* **Document**
__________

1. Feature Development

# Start from develop branch
git checkout develop
git pull origin develop

# Create feature branch
git checkout -b feature/improve-desktop-config

# Make your changes
# ... edit configuration files ...

# Validate configuration
nix flake check

# Test configuration (non-persistent)
sudo nixos-rebuild test --flake .#congenital-optimist

# Stage and commit changes
git add .
git commit -m "feat(desktop): improve GNOME configuration

- Add GNOME extensions for better workflow
- Configure custom keybindings
- Optimize performance settings"

# Push to remote
git push origin feature/improve-desktop-config

2. Pull Request Process

  1. Create PR from feature branch to develop
  2. Automated Testing runs via GitHub Actions:
    • Flake syntax validation
    • Build tests for all machines
    • Security audit
    • Documentation checks
  3. Code Review by team members
  4. Local Testing by reviewers (optional but recommended)
  5. Merge to develop after approval

3. Production Deployment

# Merge develop to main (after testing)
git checkout main
git merge develop

# Tag release
git tag -a v1.1.0 -m "Release v1.1.0: Desktop improvements"

# Deploy to production
sudo nixos-rebuild switch --flake .#congenital-optimist

🧪 Testing Strategy

Automated Testing (CI/CD)

__________

* **Material shown**
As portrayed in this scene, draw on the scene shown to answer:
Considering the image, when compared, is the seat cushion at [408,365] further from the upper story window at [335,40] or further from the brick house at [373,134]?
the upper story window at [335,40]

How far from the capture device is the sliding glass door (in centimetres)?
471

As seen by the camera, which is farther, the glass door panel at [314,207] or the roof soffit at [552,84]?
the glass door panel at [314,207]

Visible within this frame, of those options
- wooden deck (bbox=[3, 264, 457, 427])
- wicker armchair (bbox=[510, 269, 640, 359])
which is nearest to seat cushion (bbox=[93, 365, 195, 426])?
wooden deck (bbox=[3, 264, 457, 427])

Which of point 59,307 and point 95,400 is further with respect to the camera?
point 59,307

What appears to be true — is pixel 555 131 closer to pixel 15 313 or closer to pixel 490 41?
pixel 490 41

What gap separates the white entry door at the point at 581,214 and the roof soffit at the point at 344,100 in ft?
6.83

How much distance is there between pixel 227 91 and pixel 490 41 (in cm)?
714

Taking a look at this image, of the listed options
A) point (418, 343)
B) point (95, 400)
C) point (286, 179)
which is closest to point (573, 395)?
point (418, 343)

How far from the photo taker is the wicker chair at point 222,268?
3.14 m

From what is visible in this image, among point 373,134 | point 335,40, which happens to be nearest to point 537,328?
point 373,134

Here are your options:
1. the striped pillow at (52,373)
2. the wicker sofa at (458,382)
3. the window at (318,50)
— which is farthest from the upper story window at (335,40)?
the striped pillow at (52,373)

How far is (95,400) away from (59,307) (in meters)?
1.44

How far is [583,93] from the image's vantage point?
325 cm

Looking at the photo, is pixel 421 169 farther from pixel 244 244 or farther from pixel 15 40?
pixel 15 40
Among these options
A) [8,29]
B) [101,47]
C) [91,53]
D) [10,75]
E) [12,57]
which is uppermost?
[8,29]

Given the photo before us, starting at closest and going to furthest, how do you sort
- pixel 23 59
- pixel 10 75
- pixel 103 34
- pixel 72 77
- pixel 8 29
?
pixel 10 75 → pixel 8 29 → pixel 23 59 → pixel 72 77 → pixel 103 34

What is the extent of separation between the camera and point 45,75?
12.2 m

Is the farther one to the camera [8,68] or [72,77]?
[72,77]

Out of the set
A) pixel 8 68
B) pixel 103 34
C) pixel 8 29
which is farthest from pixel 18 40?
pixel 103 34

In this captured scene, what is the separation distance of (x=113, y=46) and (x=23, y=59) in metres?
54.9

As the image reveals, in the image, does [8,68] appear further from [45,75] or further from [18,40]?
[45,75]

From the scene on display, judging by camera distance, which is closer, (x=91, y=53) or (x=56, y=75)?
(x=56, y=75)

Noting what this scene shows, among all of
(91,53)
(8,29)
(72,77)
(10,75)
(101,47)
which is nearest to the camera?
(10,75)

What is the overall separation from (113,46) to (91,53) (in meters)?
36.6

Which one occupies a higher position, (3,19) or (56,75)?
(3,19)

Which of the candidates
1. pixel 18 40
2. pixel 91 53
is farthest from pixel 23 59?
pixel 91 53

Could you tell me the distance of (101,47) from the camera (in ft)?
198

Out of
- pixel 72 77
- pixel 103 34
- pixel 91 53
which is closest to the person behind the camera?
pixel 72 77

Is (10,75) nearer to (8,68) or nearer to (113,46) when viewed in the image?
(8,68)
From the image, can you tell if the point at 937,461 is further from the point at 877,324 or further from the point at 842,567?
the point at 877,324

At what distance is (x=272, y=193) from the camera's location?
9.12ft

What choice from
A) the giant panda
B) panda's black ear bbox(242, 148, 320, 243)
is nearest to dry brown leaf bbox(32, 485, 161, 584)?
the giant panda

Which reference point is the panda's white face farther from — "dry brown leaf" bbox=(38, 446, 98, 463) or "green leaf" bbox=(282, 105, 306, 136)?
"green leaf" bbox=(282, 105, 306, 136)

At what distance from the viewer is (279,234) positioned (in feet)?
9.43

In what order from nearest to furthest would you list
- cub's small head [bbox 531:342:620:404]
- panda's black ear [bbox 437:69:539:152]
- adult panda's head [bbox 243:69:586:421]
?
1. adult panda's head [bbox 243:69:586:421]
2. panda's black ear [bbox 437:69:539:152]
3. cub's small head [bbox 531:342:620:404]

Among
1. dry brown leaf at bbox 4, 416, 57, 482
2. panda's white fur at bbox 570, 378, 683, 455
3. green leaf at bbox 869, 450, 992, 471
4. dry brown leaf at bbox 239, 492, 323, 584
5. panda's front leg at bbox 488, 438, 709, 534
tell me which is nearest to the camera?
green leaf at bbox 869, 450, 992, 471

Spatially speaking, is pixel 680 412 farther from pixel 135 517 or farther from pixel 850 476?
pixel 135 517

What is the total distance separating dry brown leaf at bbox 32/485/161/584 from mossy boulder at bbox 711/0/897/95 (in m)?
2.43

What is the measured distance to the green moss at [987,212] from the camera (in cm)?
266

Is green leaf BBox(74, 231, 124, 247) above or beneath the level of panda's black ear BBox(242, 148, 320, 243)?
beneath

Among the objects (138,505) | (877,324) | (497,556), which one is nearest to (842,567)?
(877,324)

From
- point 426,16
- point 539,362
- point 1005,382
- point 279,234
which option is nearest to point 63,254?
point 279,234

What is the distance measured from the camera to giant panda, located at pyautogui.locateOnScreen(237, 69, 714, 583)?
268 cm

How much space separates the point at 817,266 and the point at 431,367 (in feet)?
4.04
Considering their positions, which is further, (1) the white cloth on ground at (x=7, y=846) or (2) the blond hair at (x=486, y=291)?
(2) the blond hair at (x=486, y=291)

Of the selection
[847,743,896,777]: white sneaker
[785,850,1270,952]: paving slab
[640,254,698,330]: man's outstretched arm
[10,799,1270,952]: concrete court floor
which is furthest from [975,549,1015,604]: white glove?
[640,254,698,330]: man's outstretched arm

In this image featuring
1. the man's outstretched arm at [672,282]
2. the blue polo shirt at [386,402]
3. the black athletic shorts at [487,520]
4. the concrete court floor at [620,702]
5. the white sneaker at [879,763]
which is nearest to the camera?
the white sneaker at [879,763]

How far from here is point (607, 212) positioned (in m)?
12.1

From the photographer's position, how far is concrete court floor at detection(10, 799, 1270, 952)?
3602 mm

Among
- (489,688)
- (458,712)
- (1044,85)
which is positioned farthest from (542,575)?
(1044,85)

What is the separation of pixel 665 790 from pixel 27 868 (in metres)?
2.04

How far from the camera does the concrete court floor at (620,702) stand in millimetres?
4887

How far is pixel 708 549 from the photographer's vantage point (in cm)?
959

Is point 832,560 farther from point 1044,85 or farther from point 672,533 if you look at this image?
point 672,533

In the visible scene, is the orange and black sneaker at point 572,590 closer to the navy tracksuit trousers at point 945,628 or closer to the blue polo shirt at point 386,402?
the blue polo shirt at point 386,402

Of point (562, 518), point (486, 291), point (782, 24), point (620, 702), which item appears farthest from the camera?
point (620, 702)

__________

* **Goals**
[1] Do these statements agree with the Git workflow guide? Answer yes or no for each, quoting the guide's deciding words. (a) Reviewers must test locally before a merge. (b) The release is tagged v1.1.0. (c) The feature branch is created from the main branch.
[2] Can you reproduce the Git workflow guide between "1. Create PR" and "main (after testing)", inclusive?

* **Written responses**
[1]
(a) No: "Local Testing by reviewers (optional but recommended)"
(b) Yes: "git tag -a v1.1.0 -m "Release v1.1.0: Desktop improvements""
(c) No: "# Start from develop branch"

[2]
1. Create PR from feature branch to develop
  2. Automated Testing runs via GitHub Actions:
    • Flake syntax validation
    • Build tests for all machines
    • Security audit
    • Documentation checks
  3. Code Review by team members
  4. Local Testing by reviewers (optional but recommended)
  5. Merge to develop after approval

3. Production Deployment

# Merge develop to main (after testing)